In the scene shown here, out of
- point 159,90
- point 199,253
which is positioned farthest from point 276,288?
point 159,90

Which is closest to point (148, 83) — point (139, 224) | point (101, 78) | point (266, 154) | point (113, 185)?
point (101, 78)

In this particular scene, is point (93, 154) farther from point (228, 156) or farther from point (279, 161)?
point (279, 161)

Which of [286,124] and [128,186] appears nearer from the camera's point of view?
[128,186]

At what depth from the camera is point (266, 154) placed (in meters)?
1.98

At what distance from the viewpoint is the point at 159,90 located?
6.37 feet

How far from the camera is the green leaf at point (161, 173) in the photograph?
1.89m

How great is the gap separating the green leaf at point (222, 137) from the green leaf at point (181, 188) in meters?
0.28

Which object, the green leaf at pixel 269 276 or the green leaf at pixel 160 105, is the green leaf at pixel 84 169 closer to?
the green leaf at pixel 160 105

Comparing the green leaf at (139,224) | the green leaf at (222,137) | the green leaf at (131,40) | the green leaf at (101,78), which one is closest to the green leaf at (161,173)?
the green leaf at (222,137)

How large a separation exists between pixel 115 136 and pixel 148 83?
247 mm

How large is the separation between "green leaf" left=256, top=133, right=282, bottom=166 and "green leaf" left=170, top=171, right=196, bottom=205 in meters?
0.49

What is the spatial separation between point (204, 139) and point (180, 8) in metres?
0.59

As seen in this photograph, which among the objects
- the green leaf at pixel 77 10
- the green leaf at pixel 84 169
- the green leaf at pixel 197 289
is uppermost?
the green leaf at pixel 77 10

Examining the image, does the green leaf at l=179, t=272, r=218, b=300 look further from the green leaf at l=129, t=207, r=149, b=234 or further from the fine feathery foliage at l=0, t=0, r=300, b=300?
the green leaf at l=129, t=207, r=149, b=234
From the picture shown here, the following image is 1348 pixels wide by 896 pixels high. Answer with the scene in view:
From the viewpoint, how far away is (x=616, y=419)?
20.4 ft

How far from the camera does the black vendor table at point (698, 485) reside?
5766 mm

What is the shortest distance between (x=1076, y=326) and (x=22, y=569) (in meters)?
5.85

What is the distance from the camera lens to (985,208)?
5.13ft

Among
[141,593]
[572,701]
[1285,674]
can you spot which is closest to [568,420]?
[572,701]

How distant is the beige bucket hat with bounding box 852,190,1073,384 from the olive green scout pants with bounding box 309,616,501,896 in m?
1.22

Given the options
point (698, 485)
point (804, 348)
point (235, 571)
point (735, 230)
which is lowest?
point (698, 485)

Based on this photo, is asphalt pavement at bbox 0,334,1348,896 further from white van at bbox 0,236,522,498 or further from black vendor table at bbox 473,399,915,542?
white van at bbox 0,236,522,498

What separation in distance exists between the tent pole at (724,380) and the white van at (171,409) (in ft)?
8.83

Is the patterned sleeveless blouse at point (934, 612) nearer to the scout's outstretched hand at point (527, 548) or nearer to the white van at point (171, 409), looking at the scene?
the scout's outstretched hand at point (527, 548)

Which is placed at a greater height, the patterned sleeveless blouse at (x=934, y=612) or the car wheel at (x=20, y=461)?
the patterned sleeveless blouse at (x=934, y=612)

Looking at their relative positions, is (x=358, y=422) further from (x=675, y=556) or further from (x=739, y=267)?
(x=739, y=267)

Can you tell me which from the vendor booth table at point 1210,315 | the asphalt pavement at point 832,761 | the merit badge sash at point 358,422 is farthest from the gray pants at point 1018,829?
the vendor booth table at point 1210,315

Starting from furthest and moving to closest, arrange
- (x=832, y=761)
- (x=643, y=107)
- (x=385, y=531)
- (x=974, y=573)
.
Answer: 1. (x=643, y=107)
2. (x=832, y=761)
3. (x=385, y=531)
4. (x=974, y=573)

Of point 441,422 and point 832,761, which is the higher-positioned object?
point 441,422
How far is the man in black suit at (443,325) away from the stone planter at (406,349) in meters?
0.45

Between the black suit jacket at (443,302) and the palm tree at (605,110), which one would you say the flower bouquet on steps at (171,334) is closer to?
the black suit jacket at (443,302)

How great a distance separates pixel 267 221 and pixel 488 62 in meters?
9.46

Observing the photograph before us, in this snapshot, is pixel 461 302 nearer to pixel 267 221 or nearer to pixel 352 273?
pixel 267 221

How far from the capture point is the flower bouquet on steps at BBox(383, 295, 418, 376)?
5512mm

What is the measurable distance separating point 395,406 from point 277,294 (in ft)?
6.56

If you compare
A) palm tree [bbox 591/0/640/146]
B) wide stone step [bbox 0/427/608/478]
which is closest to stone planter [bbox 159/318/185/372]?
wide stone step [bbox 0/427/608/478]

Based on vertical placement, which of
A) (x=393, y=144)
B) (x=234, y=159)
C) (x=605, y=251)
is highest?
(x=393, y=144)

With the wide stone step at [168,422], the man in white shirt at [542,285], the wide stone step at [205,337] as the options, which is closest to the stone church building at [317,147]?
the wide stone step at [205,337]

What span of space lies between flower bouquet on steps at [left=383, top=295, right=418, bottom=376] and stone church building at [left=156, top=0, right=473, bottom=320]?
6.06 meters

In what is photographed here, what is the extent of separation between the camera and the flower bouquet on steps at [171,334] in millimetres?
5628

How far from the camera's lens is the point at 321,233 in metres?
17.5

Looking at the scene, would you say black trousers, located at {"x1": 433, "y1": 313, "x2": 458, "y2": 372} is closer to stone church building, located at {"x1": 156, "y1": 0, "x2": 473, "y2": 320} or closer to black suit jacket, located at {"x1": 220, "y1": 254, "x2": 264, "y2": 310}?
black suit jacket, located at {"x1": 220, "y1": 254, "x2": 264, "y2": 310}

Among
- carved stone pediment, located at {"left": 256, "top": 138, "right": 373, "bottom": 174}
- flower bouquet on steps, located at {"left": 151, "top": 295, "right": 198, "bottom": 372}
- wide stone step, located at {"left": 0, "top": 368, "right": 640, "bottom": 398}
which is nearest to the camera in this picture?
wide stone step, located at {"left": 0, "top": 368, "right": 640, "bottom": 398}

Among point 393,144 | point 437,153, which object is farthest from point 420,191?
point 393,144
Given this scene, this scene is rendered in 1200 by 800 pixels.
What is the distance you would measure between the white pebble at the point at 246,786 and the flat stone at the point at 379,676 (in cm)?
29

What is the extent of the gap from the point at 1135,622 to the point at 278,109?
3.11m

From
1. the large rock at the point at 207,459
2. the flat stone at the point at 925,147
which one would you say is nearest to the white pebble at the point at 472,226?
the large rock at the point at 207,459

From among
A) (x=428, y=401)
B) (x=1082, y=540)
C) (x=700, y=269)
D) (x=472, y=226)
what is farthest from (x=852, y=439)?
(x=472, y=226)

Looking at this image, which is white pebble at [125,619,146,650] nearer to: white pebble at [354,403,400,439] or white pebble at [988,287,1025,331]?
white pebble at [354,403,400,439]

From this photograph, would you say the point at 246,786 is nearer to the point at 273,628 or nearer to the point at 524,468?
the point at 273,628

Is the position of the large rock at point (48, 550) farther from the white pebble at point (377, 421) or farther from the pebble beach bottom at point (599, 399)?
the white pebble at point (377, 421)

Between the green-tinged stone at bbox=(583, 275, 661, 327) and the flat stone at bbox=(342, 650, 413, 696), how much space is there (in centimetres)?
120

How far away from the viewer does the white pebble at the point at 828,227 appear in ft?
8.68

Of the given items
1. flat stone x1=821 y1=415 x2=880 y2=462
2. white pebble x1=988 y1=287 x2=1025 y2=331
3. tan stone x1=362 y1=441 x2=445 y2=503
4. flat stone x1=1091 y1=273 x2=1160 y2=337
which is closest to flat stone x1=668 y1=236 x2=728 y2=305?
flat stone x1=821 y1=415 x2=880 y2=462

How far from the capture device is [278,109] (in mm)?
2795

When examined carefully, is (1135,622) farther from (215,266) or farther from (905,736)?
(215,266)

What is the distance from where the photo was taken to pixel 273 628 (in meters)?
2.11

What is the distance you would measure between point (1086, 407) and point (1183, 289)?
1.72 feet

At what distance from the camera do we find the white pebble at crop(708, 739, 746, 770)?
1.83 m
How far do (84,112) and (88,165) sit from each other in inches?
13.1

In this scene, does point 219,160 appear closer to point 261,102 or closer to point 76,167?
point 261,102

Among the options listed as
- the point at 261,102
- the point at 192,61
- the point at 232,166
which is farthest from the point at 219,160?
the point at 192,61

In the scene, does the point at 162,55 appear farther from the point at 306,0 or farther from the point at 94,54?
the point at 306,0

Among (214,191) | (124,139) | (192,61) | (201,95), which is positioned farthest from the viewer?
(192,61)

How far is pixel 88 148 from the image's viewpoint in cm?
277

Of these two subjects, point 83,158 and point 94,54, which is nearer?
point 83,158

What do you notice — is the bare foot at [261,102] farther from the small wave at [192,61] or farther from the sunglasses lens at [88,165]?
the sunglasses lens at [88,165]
************
#### STATED EXERCISE:
The answer consists only of the lines from the one containing "How far away from" to the end of the records, each written out exactly.

#### RESPONSE BELOW:
How far away from the viewer does the white pebble at the point at 828,227 appear in ft?
8.68

Of the given items
1. flat stone x1=821 y1=415 x2=880 y2=462
2. white pebble x1=988 y1=287 x2=1025 y2=331
3. tan stone x1=362 y1=441 x2=445 y2=503
4. flat stone x1=1091 y1=273 x2=1160 y2=337
which is closest to flat stone x1=668 y1=236 x2=728 y2=305?
flat stone x1=821 y1=415 x2=880 y2=462

How far from the capture device is [278,109] (in mm)?
2795

When examined carefully, is (1135,622) farther from (215,266) or farther from (905,736)?
(215,266)

What is the distance from where the photo was taken to pixel 273 628 (in meters)?
2.11

What is the distance you would measure between point (1086, 407) and point (1183, 289)?
1.72 feet

At what distance from the camera do we find the white pebble at crop(708, 739, 746, 770)?
1.83 m
How far do (84,112) and (88,165) sit from each other in inches?
13.1

In this scene, does point 219,160 appear closer to point 261,102 or closer to point 76,167?
point 261,102

Among the options listed as
- the point at 261,102
- the point at 192,61
- the point at 232,166
which is farthest from the point at 219,160?
the point at 192,61

In the scene, does the point at 162,55 appear farther from the point at 306,0 or farther from the point at 94,54?
the point at 306,0

Among (214,191) | (124,139) | (192,61) | (201,95), which is positioned farthest from the viewer?
(192,61)

How far is pixel 88 148 from the image's viewpoint in cm?
277

Of these two subjects, point 83,158 and point 94,54, which is nearer?
point 83,158

What do you notice — is the bare foot at [261,102] farther from the small wave at [192,61] or farther from the sunglasses lens at [88,165]?
the sunglasses lens at [88,165]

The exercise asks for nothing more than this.